* **Requirement A**: In the thread about ephemeral containers, what size is given for the Ubuntu 22.04 image?

* **Source**:
=====

Closed djjuhasz closed 2 months ago
All modified and coverable lines are covered by tests :white_check_mark:
Please upload report for BASE (
main@980f78e
). Learn more about missing BASE report. Report is 13 commits behind head on main.
:umbrella: View full report in Codecov by Sentry.
:loudspeaker: Have feedback on the report? Share it here.
Have you considered using ephemeral containers? They're available in k8s and compose:
@sevein I haven't considered using ephemeral containers because I didn't know they existed. It sounds like a good solution, but I'm not sure how to get it working with our k3d/Tilt dev environment. I just tried:
kubectl debug -it enduro-am-5dcb8756ff-4vtfr --image=busybox --target=enduro-am-worker
And I get a shell :tada: but when I do ls /home
the directory is empty (I expected a /home/enduro
directory).
I found https://github.com/k3d-io/k3d/discussions/885 which discusses how to get ephemeral containers working with k3d, but I don't really understand the details. It sounds like we may need to create a custom k3d config file that adds the ephemeral container feature gate, but I'm not sure if this actually the problem with my attempt to get a debug shell in the enduro-am container. :confused: Any suggestions?
I haven't tried them myself, but /home/enduro
must be an asset of the enduro-am-worker
image, but you're using busybox
. Not sure if that will work.
@sevein one of my main use cases for wanting a shell is to be able to examine the local copy of a package and make sure the contents look correct. Is it possible to do that kind of thing with an ephemeral debug container? The reason I used the ubuntu base image is so I could shell into the enduro-am worker to check if I could sftp to my host from inside the container, but the busybox image doesn't appear to have an sftp client. :(
I guess I don't really understand the reason for using a distroless container in our dev environment. The reduced attack surface isn't really a concern I don't think because there is no outside access to the environment. The distroless image is smaller (20.7 MB) than the Ubuntu 22.04 image (77.9MB) but I'm not really concerned about an extra 50MB.

=====

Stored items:
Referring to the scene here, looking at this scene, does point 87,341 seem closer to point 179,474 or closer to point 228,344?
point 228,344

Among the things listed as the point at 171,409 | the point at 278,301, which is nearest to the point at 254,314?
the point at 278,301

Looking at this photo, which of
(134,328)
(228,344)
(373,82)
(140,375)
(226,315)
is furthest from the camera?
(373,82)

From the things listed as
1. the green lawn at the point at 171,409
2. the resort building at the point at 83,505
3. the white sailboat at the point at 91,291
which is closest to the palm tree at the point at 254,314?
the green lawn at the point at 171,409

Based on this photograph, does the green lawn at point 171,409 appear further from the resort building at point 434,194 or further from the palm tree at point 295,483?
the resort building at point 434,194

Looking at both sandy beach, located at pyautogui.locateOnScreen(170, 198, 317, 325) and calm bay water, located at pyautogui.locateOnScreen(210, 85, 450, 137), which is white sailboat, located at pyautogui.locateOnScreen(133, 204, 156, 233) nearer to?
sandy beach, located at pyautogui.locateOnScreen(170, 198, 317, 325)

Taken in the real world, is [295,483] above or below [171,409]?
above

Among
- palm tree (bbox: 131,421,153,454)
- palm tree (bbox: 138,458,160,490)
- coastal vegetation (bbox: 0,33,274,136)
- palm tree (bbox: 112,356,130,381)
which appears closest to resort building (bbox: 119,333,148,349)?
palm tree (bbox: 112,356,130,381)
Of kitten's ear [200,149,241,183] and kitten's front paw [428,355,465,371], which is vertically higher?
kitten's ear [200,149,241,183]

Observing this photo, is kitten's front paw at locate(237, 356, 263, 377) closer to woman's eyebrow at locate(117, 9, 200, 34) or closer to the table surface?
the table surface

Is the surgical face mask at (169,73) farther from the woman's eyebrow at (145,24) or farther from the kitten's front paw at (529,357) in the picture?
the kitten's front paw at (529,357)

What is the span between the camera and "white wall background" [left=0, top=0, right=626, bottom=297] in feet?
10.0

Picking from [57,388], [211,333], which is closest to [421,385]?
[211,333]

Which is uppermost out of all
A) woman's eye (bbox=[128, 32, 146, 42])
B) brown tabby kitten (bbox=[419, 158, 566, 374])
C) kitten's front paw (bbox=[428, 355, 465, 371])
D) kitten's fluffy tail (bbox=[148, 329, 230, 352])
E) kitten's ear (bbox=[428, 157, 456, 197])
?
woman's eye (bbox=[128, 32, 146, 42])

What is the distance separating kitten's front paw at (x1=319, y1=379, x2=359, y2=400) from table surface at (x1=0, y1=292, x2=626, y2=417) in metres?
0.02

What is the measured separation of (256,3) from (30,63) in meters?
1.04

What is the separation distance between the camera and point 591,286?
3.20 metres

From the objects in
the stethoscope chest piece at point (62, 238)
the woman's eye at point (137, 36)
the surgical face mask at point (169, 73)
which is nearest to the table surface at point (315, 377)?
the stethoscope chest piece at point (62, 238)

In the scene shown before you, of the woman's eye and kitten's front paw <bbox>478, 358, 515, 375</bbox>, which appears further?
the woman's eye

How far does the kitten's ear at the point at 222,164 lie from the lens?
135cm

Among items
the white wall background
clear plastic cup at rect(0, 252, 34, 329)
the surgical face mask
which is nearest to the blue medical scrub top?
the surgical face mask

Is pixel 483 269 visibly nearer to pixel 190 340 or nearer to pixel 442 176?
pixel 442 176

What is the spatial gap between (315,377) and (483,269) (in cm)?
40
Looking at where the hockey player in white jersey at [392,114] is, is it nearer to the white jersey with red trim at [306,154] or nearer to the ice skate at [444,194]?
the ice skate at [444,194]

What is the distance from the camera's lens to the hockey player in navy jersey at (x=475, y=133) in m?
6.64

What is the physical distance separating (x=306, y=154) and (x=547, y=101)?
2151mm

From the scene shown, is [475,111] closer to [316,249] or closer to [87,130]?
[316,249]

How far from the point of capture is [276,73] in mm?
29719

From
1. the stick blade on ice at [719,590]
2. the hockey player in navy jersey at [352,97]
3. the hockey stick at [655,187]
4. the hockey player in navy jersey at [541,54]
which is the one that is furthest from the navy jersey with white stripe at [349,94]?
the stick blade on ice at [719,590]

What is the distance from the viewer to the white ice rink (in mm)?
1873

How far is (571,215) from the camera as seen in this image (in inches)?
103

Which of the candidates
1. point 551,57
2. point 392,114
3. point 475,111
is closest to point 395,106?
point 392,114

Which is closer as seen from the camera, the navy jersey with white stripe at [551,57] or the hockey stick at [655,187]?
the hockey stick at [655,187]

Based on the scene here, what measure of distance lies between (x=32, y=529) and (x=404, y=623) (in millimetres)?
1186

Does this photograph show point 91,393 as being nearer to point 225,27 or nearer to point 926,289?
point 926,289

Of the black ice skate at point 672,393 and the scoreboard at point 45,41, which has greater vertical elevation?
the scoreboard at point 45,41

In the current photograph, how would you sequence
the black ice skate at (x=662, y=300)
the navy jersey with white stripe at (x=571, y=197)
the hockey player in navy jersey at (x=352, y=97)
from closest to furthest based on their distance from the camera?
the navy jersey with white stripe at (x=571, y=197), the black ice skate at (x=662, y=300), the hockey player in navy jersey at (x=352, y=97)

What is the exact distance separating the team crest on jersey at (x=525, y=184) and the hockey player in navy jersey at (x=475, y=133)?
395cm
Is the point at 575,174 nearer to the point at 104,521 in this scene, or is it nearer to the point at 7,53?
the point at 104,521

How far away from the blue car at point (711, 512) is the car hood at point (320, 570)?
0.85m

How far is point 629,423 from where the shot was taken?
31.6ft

=====

* **Requirement B**: Which lines of the entries contain the string "eyebrow"? List each of them in full; case counts.

* **Correct output A**: 77.9MB

* **Correct output B**:
Observing this photo, is kitten's front paw at locate(237, 356, 263, 377) closer to woman's eyebrow at locate(117, 9, 200, 34) or closer to the table surface?
Is the surgical face mask at (169,73) farther from the woman's eyebrow at (145,24) or farther from the kitten's front paw at (529,357) in the picture?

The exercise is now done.